[tied] Re: Decebalus, help needed

From: Abdullah Konushevci
Message: 30967
Date: 2004-02-11

--- In cybalist@yahoogroups.com, "altamix" <alxmoeller@...> wrote:
> Abdullah Konushevci wrote:
>
> >> Alex
> > ************
> > About the first element of <Burebista>, I claim that Alb.

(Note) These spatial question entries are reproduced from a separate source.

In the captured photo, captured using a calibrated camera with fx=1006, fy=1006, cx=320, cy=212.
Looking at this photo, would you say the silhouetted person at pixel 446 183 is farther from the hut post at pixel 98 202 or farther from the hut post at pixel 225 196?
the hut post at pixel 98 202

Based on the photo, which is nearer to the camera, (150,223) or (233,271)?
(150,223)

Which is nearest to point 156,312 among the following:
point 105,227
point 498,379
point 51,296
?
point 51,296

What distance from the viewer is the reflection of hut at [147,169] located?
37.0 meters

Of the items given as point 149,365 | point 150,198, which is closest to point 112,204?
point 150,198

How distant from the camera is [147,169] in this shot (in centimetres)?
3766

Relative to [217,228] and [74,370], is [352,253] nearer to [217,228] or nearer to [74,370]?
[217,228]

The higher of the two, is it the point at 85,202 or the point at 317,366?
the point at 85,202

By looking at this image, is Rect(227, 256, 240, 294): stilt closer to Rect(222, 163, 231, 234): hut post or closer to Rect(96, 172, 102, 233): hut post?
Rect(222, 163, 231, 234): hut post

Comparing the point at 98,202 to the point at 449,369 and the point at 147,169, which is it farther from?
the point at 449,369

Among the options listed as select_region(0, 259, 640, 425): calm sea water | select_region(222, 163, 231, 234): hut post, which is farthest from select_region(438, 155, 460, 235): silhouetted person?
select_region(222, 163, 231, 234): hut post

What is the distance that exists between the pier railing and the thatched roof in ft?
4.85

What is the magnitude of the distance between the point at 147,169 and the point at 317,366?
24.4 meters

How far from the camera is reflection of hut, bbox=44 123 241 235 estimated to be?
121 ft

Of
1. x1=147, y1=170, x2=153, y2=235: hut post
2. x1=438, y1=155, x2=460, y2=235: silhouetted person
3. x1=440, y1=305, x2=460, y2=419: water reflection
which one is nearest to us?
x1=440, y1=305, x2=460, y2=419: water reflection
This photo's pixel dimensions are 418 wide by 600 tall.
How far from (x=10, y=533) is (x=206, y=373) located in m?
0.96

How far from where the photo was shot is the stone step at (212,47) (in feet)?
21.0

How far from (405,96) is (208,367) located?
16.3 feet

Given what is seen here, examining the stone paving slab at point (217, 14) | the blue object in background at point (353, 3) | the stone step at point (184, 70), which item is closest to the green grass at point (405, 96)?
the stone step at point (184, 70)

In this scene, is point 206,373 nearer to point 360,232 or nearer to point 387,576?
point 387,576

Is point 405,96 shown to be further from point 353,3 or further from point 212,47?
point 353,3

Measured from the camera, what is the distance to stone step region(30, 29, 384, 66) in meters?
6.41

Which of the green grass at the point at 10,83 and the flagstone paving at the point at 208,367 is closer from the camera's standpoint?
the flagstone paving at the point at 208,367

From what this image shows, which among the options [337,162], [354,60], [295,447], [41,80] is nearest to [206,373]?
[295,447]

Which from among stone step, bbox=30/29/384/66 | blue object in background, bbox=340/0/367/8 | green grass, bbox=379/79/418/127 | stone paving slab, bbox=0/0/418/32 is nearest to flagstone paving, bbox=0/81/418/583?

> > <burrë> 'man, warrior, ruler' (cf. <Burri i botës> or pl.
<burrat e
> > botës> 'rulers of the world' , semantically comparable with
>
> We comme again to that ominous (for me) "i" and "e"(pl). Is this
in this
> case just a simple adjectival "Gelenkartikel" or it is a genitival
one ?
>
> > pers. 'gihangir'), again a neuter plural, was very much spreaded
> > even in Middle Age. For example, most known aristocratic Serbian
> > family bears the name <Burmazoviqi>, replacing /dh/ > /z/ as in
many
> > place names, derived from Alb. <burr-a-madh> 'big ruler, warrior,
> > man'.
>
> a-madh here should mean "the big". There is the same as the
Rom. "ãl
> mare". In fact I don't wonder since the way to build the sentences
are
> in Rom. and Alb. almost identical.( of course not in Literary Rom.
which
> tried to give a Romance look & feel).
>
> > Your claim: "I was afraid to put the Alb word here. The meaning
will
> > make a sense but it souns like a name give by foreigners to
> > Decebalos and not a name given by his folk. Usualy one will call
his
> > leader "Our Leader" not "Our (folks_name) Leader)" is a argument
> > more of others, like Harwey Mayer, that think Romanians were not
> > Dacians at all.
> >
> > Konushevci
> > Konushevci
>
> Well, there are a lot who thinks so and maybe they are right. When
the
> only criteria is the language, they should be right. And right are
they
> when they mean a such folk has no roots. They could have been
everything
> and nothing. Thus, maybe they are some ancient Balkan folk or just
a mob
> of different races and colours ex tuto urbe romanum, thus
newcommers in
> Balkan.
>
> Alex
************
No, Alb. -a- is Gelenkartikel, which was replaced later with -i- and
probably -e- in Albanian and other languages (cf. Butidosa < Alb.
byth-a-dosa 'buttocks of sow'), etc.